En general, los niños tienen un déficit de naturaleza. El contacto con el entorno natural suele ser ocasional; mediante campamentos de verano, excursiones o convivencias de un par de días. Estas salidas resultan insuficientes. Las escuelas al aire libre van mucho más allá; la Naturaleza es el aula consiguiendo que los pequeños pasen la mayor parte de la jornada escolar al aire libre, en contacto directo con la naturaleza; aprendiendo de ella y mediante ella.
Es muy importante que los niños estén bien equipados para protegerse, tanto del frío en invierno como del calor en verano (con diversas capas de ropa y calzado idóneo).
Se definan como escuelas sin paredes ni techos, pero siempre existe un lugar construido de referencia, donde guardar las cosas y guarecerse cuando es realmente necesario. A poder ser una cabaña de madera bioclimática, con un impacto ambiental mínimo.
Evidentemente la seguridad en este tipo de escuelas infantiles debe ser máxima y los educadores deben de estar preparados y equipados para hacer frente a posibles accidentes.
Esta metodología se combina con muchos momentos de juego libre. Mediante el juego libre o espontáneo los pequeños eligen las actividades que realmente quieren hacer y con quién, dónde o durante cuánto tiempo hacerlas. En libertad y con autonomía se relacionan con sus compañeros y asumen los grados de dificultad que pueden y quieren superar.
A los niños les produce un placer, casi innato, el poder saltar, correr, trepar o jugar al aire libre. Por eso, el vínculo de la educación con la naturaleza es tan beneficioso para ellos.
El contacto con la naturaleza y la libertad de movimiento beneficia el desarrollo físico, emocional y cognitivo de los niños y niñas. Concretando un poco más, los defensores de la metodología de la educación al aire libre destacan todas estas ventajas para los pequeños:
-El sistema inmunitario se fortalece y se dan menos casos de obesidad de asma y de alergias.
-Las habilidades motoras (equilibrio, agilidad y coordinación) mejoran al educarse en un entorno natural.
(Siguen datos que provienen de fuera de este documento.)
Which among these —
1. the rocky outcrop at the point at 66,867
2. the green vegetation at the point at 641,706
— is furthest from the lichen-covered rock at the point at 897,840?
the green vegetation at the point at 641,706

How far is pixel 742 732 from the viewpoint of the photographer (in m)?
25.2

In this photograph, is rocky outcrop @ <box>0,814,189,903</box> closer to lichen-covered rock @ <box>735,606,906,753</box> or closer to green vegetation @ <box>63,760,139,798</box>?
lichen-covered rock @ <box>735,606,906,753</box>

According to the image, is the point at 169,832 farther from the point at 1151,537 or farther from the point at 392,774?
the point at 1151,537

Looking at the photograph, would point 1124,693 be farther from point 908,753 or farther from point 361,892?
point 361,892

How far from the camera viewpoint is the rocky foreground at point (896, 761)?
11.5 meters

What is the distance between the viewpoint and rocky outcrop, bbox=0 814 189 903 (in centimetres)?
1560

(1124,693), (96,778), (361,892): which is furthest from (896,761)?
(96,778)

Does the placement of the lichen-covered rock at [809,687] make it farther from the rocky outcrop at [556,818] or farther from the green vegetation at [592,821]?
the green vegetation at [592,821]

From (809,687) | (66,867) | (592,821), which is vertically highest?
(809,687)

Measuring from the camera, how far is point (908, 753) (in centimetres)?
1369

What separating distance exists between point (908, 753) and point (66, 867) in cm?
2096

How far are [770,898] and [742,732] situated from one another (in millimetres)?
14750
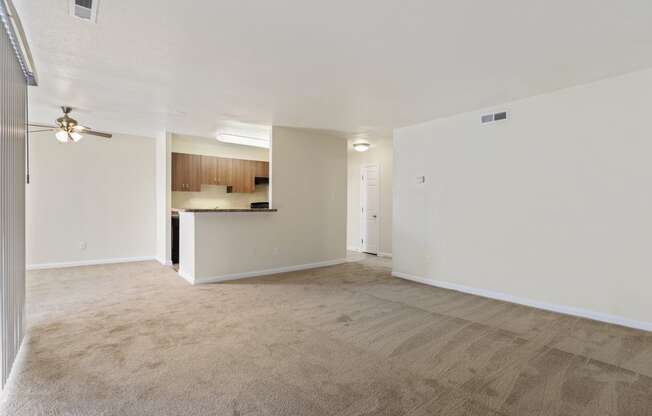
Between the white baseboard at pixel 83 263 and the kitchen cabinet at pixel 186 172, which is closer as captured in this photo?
the white baseboard at pixel 83 263

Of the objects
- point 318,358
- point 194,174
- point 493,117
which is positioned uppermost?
point 493,117

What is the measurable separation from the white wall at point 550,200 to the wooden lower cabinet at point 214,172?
4.13 meters

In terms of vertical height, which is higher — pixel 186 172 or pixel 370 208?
pixel 186 172

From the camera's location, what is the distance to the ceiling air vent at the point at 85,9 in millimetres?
2082

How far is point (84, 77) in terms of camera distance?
335 centimetres

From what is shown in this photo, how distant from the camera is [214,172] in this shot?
6.96 metres

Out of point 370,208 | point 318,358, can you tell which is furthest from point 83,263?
point 370,208

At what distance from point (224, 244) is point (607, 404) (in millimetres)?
4612

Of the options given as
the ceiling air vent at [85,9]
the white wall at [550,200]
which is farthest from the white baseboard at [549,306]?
the ceiling air vent at [85,9]

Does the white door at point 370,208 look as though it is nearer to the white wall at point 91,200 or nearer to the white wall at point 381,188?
the white wall at point 381,188

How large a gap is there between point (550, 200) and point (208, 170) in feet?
20.1

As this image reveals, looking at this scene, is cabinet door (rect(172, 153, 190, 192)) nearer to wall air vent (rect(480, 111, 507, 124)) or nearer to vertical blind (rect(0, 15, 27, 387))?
vertical blind (rect(0, 15, 27, 387))

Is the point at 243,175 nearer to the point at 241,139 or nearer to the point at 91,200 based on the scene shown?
the point at 241,139

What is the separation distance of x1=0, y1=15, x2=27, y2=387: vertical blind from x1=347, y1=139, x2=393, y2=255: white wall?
5.23m
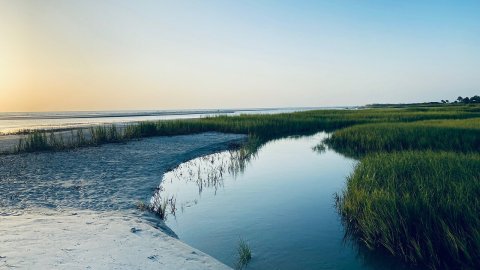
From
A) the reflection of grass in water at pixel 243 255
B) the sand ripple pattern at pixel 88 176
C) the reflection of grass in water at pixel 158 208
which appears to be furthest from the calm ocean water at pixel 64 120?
the reflection of grass in water at pixel 243 255

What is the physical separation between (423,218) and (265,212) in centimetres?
350

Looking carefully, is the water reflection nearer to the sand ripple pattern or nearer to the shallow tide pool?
the shallow tide pool

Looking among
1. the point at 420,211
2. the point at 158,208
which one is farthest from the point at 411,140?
the point at 158,208

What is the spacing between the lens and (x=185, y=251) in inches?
202

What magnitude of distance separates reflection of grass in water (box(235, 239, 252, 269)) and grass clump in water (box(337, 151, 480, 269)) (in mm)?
2070

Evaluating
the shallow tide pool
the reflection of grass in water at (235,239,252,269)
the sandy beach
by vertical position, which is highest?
the sandy beach

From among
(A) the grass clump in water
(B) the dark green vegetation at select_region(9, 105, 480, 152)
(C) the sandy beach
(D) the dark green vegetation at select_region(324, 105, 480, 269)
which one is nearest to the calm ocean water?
(B) the dark green vegetation at select_region(9, 105, 480, 152)

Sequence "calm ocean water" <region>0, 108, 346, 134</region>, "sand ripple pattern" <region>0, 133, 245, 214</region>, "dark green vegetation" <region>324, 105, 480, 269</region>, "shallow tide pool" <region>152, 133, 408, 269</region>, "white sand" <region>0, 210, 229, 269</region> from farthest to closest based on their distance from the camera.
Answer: "calm ocean water" <region>0, 108, 346, 134</region>
"sand ripple pattern" <region>0, 133, 245, 214</region>
"shallow tide pool" <region>152, 133, 408, 269</region>
"dark green vegetation" <region>324, 105, 480, 269</region>
"white sand" <region>0, 210, 229, 269</region>

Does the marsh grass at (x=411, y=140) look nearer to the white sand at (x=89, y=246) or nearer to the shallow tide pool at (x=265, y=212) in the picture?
the shallow tide pool at (x=265, y=212)

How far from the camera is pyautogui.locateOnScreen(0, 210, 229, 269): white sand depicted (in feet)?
14.3

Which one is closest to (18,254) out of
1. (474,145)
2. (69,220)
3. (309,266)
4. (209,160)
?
(69,220)

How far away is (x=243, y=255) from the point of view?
5348mm

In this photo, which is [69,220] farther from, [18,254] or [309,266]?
[309,266]

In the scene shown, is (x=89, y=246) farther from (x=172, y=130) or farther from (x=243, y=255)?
(x=172, y=130)
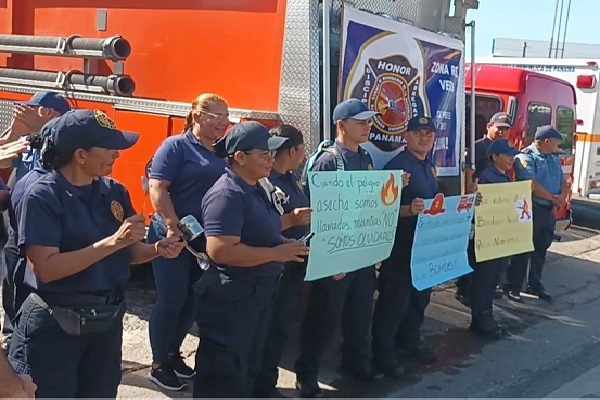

-El aprendizaje es más efectivo porque está basado en la experiencia. Los pequeños observan, atienden y se concentran más. También muestran una mejoría en su capacidad de razonamiento y de toma de decisiones.
-Se produce un desarrollo de la iniciativa propia, así como de la autonomía. Al mismo tiempo se observa que los niños tienen más autodisciplina.
-Los pequeños que acuden a este tipo de escuelas son más creativos e imaginativos, mostrando mayor fantasía.
-Se potencia el trabajo en equipo y el sentido de cooperación. Los niños ayudan mucho a los demás.
-Los pequeños muestran más cuidado y defensa del medioambiente.
-Se produce un desarrollo socioafectivo muy positivo. Los niños tienen menos estrés y tensión y se minimizan comportamientos violentos.
Además, en la naturaleza disminuyen mucho los casos de niños y niñas  “sobrediagnosticados por déficit de atención e hiperactividad”.
En definitiva, la educación al aire libre es una opción saludable, tanto mental como físicamente, que les ofrece experiencias difíciles de llevar a cabo en espacios cerrados. Un modelo educativo que está ya muy consolidado en muchos países como Alemania, Suecia, Noruega, Finlandia y Dinamarca, Japón, Canadá, EE.UU, Corea del Sur, Chile o Colombia ya sea en iniciativas privadas, en concertadas o públicas.